Oczywiście projekt łączy się z siecią WiFi, gdzie podpinanych jest już coraz więcej produktów. Możemy tak sterować oświetleniem, RTV, temperaturą i wieloma innymi obiektami/scenami. Wszystko dzięki integracji z popularnymi standardami oraz platformami. Twórcy Hayo obiecują współpracę z Amazon Echo, Nest, WeMo, Sonos, Hue, Wink, Logitech, czy serwisem IFTTT. To wszystko daje naprawdę spore pole do popisu i nieograniczony wręcz potencjał, zwłaszcza dzięki temu ostatniemu. W dzisiejszych czasach właśnie połączenie sił z tymi wszystkimi modułami daje gwarancję sukcesu i sprzedaży.

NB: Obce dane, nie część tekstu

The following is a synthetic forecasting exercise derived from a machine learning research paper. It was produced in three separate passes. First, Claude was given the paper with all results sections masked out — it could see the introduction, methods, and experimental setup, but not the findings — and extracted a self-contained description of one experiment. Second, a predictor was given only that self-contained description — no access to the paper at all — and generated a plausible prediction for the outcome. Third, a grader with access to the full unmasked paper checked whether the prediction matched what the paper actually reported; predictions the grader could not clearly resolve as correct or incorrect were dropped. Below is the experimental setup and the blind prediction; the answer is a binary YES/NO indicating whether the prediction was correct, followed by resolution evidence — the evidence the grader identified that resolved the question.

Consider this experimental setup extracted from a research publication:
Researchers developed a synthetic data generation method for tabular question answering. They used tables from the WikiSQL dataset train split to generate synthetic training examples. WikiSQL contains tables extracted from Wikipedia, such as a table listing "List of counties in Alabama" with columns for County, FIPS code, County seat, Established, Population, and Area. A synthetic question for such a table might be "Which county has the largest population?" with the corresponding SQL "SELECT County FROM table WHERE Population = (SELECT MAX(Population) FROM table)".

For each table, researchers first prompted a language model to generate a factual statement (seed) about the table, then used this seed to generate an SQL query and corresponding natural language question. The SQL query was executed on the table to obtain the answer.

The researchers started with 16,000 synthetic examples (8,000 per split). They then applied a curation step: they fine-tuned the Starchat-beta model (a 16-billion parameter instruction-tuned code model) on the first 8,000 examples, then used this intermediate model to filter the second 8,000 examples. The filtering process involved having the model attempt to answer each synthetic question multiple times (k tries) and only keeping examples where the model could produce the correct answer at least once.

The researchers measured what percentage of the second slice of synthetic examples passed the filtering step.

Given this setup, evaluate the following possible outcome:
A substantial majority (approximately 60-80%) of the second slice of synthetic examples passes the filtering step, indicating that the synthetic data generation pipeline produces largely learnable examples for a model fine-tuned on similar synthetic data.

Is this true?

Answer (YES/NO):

Skonfigurowanie wszystkiego pewnie zajmie trochę czasu, ale potem obsługa będzie szybsza i bardziej komfortowa. Producent zapewnia wygodne oprogramowanie mobilne na smartfony i tablety, by tworzenie akcji było łatwiejsze. Niestety na razie nie wiadomo jak precyzyjne będzie rozpoznawanie gestów oraz czy czasem całość nie będzie przypadkowo reagować na nasze ruchy, ale tego dowiemy się pewnie dopiero po starcie kampanii na Indiegogo, gdzie Hayo weźmie udział w crowdfundingowej kampanii. Na pierwszych filmikach stacja wygląda dobrze, ale z ocenami należy się wstrzymać. Sekcja IoT jest jeszcze świeża i wymaga sporo prac. To wciąż bardzo nowe i unikatowe próby.